EXERCISE: Would you retype the whole listing verbatim, keeping pictures out of it?
═══ DATASET EXTRACT
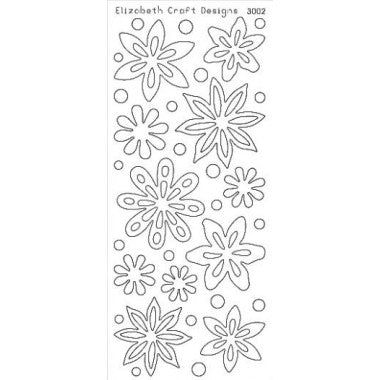 Elizabeth Craft Designs - Peel-Off Stickers - Velvet - Flowers - 3002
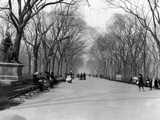 Central Park Photographic Print by Hulton Archive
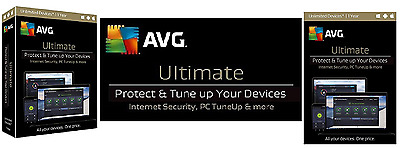 Avg Ultimate 2017 For Unlimited Devices 1 Year- Windows, Mac, Android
══════
EXERCISE OUTPUT:
 Elizabeth Craft Designs - Peel-Off Stickers - Velvet - Flowers - 3002
 Central Park Photographic Print by Hulton Archive
 Avg Ultimate 2017 For Unlimited Devices 1 Year- Windows, Mac, Android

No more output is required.